Search code examples
cudadoublegpgpugpu-warp

CUDA coalesced access of FP64 data


I am a bit confused with how memory access issued by a warp is affected by FP64 data.

  • A warp always consists of 32 threads regardless if these threads are doing FP32 or FP64 calculations. Right?
  • I have read that each time a thread in a warp tries to read/write the global memory, the warp accesses 128 bytes (32 single-precision floats). Right?
  • So if all the threads in a warp are reading different single precision floats (a total of 128 bytes) from the memory but in a coalesced manner, the warp will issue a single memory transaction. Right?

Here is my question now:

  • What if all threads in the warp try to access different double-precision floats (a total of 256 bytes) in a coalesced manner? Will the warp issue two memory transactions (128+128)?

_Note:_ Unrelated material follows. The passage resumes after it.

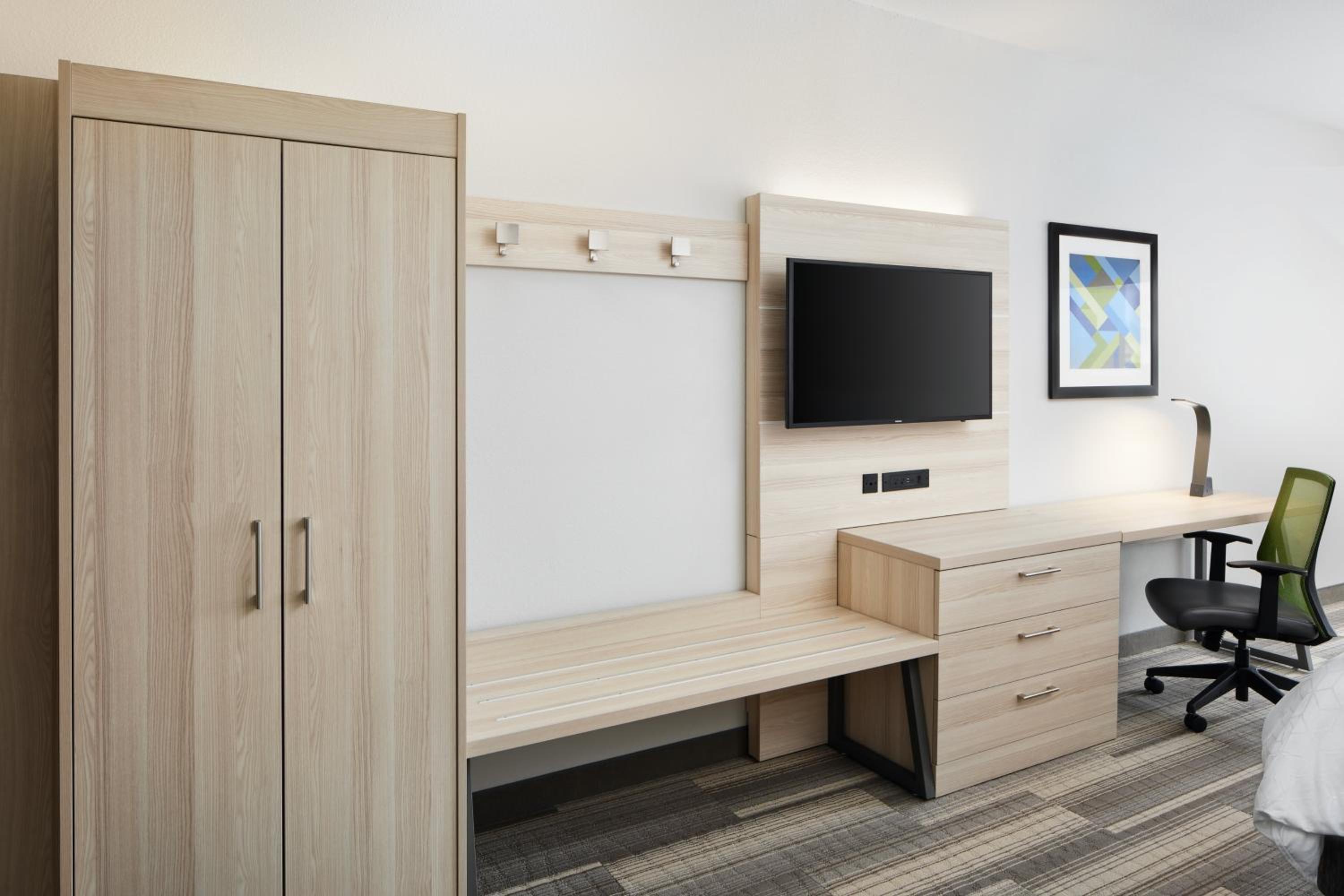 Standard King Room - Photo 2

PS: I am mostly interested in Compute Capability 2.0+ architectures


Solution

  • A warp always consists of 32 threads regardless if these threads are doing FP32 or FP64 calculations. Right?

    Correct

    I have read that each time a thread in a warp tries to read/write the global memory, the warp accesses 128 bytes (32 single-precision floats). Right?

    Not exactly. There are also 32 byte transaction sizes.

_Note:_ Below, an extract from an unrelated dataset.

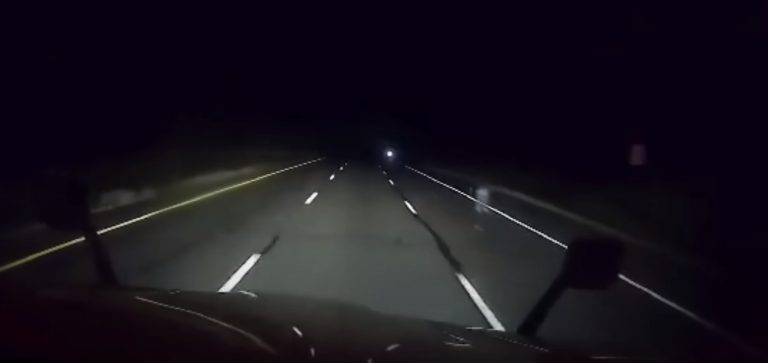 ΗΠΑ: Η ανατριχιαστική μορφή που κατέγραψε οδηγός φορτηγού σε αυτοκινητόδρομο στην Αριζόνα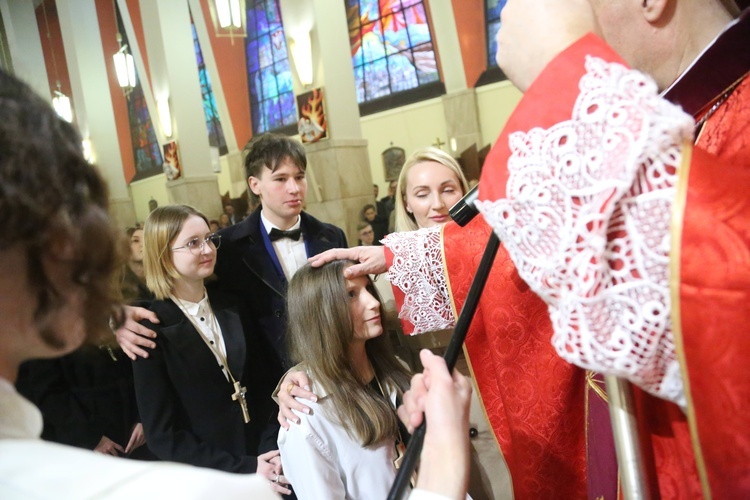 Bierzmowanie w par. pw. św. Jakuba w Brzesku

    So if all the threads in a warp are reading different single precision floats (a total of 128 bytes) from the memory but in a coalesced manner, the warp will issue a single memory transaction. Right?

    Correct

    What if all threads in the warp try to access different double-precision floats (a total of 256 bytes) in a coalesced manner? Will the warp issue two memory transactions (128+128)?

    Yes. The compiler will emit a 64 bit load instruction which will be serviced by two 128 byte transactions per warp when coalesced memory access is possible.